# this is why moderators suck.



## jalapeno (Apr 12, 2008)

they trash "exciting/fun/active" topics


----------



## Westside (Apr 12, 2008)

jalapeno said:
			
		

> they trash "exciting/fun/active" topics


So far those "exciting/fun/active" topics you referred to looked more like "stupid/offensive/flamebait" topics.  I say moderator are doing a rather good job.  Go try gamefaqs for a week and come crying back.


----------



## science (Apr 12, 2008)

Tasting urine and semen are fun topics? There's been a lot of garbage being posted on GBAtemp lately, and they are merely cleaning up the trash.


----------



## jalapeno (Apr 12, 2008)

they only reason you wouldnt like to know what sperm tasted like is because you've tasted it before,

leave it open for the reast of us who dont go around tasting sperm... PLEASE!!


----------



## TrolleyDave (Apr 12, 2008)

They didn't trash them, they moved them to the testing area, and the mods here are amongst the best.  I don't know any other forum that would of even allowed the topics.


----------



## Westside (Apr 12, 2008)

jalapeno said:
			
		

> they only reason you wouldnt like to know what sperm tasted like is because you've tasted it before,
> 
> leave it open for the reast of us who dont go around tasting sperm... PLEASE!!

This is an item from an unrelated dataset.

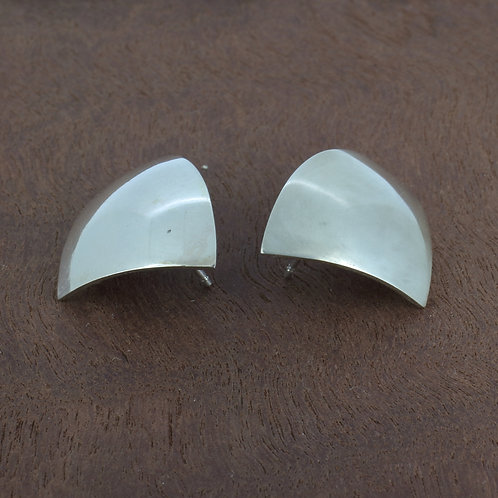 Sterling silver geometric sail shape stud earrings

You should be thankful for being in such great community with awesome moderators.  It's simply a retarded topic even for me.


----------



## lagman (Apr 12, 2008)

TrolleyDave said:
			
		

> They didn't trash them, they moved them to the testing area, ....



What he said...


----------



## MC DUI (Apr 12, 2008)

TrolleyDave said:
			
		

> They didn't trash them, they moved them to the testing area, and the mods here are amongst the best.  I don't know any other forum that would of even allowed the topics.



QFT


----------



## jalapeno (Apr 12, 2008)

i'd like abit of closure on the topics before the get trashed though,

who is it hurting? no one!!


----------



## Bob Evil (Apr 12, 2008)

jalapeno said:
			
		

> i'd like abit of closure on the topics before the get trashed though,
> 
> who is it hurting? no one!!



Translation : Hit me with the ban hammer ... I dare you!


----------



## science (Apr 12, 2008)

jalapeno said:
			
		

> i'd like abit of closure on the topics before the get trashed though,
> 
> who is it hurting? no one!!



But they're not trashed... just moved...


----------



## lagman (Apr 12, 2008)

http://gbatemp.net/index.php?showtopic=82165


----------



## Awdofgum (Apr 12, 2008)

GBAtemp's moderators have always been carefully picked. They're not nazis but they aren't loosey-gooseys either.


----------



## jumpman17 (Apr 12, 2008)

jalapeno said:
			
		

> i'd like abit of closure on the topics before the get trashed though,
> 
> who is it hurting? no one!!



Post this again once your topics have been trashed?


----------



## BoneMonkey (Apr 12, 2008)

jalapeno said:
			
		

> they trash "exciting/fun/active" topics



shut your whore mouth you whore


----------



## jalapeno (Apr 12, 2008)

move them back!! whose with me!!


----------



## Westside (Apr 12, 2008)

jalapeno said:
			
		

> move them back!! whose with me!!


Sorry, that was uncalled for...


----------



## Rayder (Apr 12, 2008)

I've said this before, but I'll say it again.....

I support the mods/admin to run their forum any way they see fit.  If that means one of MY posts/replies gets deleted or locked or whatever, so be it.  I may not like it, but I'd accept it.

People just need to think a bit before posting, that's all.

Now, I don't know what posts got deleted or locked of yours, but I'm sure they had a good reason for doing so.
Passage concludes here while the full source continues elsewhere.